DATA EXTRACT:
___
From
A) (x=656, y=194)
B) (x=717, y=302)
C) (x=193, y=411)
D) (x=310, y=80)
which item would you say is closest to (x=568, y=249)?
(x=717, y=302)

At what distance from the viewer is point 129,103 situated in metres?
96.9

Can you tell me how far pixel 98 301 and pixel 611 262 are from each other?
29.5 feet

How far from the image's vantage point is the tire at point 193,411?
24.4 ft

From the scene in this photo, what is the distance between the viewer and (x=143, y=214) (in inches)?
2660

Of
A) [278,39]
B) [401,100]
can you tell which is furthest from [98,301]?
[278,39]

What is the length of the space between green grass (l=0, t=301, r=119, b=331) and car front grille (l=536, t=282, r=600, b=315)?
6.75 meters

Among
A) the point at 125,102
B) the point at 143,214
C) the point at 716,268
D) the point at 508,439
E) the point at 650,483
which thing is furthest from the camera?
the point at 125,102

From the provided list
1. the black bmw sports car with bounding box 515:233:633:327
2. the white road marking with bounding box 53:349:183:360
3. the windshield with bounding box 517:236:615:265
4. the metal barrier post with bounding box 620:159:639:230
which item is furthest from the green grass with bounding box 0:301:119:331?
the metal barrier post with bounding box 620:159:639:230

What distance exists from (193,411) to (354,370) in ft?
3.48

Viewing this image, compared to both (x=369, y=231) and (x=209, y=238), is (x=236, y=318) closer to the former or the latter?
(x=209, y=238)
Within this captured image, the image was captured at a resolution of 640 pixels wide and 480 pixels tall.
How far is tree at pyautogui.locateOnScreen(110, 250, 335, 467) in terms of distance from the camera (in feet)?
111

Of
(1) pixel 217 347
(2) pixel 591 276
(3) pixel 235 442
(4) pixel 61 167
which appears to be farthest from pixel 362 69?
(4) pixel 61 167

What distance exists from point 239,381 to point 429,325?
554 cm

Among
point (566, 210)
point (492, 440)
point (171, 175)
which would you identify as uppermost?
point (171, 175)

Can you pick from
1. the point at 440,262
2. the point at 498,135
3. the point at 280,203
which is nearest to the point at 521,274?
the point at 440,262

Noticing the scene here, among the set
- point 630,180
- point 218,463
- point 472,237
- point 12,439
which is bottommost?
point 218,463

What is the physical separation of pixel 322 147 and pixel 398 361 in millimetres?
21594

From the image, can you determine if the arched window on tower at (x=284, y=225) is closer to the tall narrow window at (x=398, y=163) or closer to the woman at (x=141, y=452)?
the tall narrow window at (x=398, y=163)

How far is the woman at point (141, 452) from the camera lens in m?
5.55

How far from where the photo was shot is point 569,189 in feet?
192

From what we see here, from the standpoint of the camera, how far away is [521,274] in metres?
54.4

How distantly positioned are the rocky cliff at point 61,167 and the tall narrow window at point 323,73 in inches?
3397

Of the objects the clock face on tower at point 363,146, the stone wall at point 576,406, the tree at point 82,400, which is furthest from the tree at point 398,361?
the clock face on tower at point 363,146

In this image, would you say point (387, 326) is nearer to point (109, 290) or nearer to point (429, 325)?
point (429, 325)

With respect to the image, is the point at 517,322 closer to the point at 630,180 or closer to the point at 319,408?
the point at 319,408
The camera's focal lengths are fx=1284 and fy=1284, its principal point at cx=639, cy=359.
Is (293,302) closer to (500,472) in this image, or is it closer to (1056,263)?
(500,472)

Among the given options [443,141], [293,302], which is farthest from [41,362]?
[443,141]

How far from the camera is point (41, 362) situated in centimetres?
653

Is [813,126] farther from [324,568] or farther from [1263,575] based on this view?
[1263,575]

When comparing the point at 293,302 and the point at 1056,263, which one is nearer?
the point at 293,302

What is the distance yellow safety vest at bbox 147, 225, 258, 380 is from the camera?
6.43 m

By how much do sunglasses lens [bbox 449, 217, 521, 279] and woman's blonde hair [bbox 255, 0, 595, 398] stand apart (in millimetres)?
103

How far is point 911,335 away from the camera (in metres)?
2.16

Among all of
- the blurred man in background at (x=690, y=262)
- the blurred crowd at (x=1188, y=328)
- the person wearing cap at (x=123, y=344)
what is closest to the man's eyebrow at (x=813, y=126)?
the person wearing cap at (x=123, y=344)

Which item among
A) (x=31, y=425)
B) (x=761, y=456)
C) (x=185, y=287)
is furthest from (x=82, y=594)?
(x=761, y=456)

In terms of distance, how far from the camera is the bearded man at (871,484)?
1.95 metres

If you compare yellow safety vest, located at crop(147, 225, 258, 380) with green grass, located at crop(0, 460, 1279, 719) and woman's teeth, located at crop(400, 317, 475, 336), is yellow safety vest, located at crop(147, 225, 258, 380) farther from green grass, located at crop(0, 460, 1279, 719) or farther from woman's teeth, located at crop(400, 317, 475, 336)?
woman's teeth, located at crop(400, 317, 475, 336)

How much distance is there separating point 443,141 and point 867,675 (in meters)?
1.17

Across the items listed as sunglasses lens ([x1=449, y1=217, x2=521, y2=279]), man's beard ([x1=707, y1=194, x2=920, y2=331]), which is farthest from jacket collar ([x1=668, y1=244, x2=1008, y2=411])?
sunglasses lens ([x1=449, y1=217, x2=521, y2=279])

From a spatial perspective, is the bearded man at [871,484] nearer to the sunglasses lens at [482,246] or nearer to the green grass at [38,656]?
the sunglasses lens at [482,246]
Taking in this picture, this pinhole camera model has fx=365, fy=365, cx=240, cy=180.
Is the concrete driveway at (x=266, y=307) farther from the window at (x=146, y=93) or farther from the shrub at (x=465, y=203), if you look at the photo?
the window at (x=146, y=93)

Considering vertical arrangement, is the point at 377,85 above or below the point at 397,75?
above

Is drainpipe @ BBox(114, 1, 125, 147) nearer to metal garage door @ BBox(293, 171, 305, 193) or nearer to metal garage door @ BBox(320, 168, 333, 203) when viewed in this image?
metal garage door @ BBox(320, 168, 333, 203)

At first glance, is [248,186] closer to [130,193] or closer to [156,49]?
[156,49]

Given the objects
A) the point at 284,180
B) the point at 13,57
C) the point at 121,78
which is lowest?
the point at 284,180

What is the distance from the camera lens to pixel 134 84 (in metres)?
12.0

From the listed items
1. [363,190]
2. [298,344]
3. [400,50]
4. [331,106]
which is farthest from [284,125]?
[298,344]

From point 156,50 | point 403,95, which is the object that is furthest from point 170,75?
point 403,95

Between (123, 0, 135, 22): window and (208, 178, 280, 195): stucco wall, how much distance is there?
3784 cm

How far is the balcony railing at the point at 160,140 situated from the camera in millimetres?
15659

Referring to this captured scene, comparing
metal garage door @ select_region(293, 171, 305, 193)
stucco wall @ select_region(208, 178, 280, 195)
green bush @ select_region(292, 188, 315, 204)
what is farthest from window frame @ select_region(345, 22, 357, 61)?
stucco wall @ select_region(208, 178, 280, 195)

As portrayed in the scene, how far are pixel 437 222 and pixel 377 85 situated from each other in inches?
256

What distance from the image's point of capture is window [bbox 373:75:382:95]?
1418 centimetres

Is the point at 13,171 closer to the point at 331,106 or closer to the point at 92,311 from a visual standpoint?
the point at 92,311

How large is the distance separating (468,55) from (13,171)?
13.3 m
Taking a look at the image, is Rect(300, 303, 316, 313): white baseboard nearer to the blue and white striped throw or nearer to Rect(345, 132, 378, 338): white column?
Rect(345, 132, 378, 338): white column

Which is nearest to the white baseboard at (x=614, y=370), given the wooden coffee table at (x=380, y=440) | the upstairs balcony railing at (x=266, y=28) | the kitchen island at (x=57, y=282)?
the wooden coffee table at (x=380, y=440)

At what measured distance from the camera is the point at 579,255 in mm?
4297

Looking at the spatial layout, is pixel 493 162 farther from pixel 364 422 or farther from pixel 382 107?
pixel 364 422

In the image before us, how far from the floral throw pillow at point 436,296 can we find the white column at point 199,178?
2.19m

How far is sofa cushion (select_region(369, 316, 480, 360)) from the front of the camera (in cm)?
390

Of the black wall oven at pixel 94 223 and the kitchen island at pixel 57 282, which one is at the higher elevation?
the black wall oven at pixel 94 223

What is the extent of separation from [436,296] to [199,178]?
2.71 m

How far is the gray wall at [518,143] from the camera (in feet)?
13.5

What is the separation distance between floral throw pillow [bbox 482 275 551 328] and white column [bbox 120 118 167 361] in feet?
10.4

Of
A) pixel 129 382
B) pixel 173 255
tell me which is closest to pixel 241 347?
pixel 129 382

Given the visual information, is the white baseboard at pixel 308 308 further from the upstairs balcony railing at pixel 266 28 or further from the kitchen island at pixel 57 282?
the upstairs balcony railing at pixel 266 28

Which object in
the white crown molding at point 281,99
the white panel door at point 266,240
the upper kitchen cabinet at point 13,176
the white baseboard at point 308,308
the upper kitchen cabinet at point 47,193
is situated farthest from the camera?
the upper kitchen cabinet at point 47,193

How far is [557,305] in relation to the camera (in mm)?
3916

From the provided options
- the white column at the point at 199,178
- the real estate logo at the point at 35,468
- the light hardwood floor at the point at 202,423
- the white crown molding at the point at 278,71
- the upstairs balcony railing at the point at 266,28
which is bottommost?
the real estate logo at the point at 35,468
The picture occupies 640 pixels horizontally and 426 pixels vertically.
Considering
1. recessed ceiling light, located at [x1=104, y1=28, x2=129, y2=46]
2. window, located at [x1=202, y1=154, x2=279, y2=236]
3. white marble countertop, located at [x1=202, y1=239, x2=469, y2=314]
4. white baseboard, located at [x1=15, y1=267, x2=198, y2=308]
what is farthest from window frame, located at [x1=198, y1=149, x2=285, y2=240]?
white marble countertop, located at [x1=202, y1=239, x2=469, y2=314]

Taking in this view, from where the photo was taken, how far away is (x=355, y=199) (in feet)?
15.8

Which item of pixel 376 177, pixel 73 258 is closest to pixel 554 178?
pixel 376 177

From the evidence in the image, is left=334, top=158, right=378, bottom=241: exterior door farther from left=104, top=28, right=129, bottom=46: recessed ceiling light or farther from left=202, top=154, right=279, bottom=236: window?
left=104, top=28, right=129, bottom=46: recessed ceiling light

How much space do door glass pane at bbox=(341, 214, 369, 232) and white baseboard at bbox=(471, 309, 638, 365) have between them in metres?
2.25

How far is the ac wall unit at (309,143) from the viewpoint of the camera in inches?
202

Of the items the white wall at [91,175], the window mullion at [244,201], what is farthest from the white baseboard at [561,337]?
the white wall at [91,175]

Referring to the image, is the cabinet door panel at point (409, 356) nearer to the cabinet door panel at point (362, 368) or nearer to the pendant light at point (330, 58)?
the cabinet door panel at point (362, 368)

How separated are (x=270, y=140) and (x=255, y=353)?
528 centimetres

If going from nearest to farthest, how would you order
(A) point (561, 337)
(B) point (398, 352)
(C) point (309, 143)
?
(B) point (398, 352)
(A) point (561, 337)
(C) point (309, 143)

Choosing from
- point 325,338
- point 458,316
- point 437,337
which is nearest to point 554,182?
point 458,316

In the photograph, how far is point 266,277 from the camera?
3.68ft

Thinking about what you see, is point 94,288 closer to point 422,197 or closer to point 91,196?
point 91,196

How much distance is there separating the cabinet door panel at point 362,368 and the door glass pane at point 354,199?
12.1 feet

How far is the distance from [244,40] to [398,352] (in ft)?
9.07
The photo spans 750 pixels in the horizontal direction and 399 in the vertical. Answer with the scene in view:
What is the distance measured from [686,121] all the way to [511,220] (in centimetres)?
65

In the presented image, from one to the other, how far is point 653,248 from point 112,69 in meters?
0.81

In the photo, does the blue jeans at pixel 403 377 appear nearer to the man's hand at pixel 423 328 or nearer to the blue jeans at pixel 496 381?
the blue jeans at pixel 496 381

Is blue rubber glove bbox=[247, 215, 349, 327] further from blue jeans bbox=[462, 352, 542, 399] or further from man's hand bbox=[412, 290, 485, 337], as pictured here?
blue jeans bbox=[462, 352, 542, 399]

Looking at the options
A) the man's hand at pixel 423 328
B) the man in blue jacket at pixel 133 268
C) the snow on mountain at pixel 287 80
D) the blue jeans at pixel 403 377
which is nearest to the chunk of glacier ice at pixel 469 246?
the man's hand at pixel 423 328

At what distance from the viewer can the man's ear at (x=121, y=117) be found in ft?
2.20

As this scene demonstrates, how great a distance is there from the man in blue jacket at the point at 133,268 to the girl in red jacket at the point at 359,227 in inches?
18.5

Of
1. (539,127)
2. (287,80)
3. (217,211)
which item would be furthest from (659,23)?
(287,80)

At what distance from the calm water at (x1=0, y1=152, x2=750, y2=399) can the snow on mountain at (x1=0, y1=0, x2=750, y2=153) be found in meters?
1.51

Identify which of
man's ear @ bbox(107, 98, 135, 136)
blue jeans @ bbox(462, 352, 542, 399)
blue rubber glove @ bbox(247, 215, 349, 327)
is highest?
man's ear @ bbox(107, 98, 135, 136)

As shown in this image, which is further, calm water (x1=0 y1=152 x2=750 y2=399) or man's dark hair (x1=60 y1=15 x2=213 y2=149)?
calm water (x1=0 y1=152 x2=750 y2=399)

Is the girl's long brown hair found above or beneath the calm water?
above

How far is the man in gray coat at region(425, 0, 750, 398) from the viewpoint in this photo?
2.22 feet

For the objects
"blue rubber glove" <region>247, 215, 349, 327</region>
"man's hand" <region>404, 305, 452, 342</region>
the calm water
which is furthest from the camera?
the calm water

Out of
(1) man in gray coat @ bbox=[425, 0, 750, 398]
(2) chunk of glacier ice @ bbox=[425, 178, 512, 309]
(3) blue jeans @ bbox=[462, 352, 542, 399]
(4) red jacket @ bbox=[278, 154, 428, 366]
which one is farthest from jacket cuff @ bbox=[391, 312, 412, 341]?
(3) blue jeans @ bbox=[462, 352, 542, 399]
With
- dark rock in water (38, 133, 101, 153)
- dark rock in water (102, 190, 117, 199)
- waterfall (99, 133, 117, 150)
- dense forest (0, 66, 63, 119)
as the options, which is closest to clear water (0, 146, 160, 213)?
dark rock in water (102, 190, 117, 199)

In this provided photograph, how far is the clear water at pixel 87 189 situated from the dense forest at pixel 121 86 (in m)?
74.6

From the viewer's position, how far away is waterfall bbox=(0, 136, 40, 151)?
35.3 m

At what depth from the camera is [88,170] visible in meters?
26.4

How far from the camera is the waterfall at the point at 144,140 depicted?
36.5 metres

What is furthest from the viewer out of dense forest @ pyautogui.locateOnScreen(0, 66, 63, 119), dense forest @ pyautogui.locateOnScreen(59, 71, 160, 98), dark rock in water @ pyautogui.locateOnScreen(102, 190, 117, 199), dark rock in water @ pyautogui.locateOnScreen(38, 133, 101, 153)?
___
TASK OBJECTIVE:
Reproduce exactly, with nothing added, the lines from the one that contains "From the viewer's" to the end of the data.

TASK RESULT:
From the viewer's position, how far away is waterfall bbox=(0, 136, 40, 151)?
35.3 m

At what depth from the camera is [88,170] visible in meters?
26.4

How far from the camera is the waterfall at the point at 144,140 depicted?
36.5 metres

What is furthest from the viewer out of dense forest @ pyautogui.locateOnScreen(0, 66, 63, 119), dense forest @ pyautogui.locateOnScreen(59, 71, 160, 98), dark rock in water @ pyautogui.locateOnScreen(102, 190, 117, 199), dark rock in water @ pyautogui.locateOnScreen(38, 133, 101, 153)?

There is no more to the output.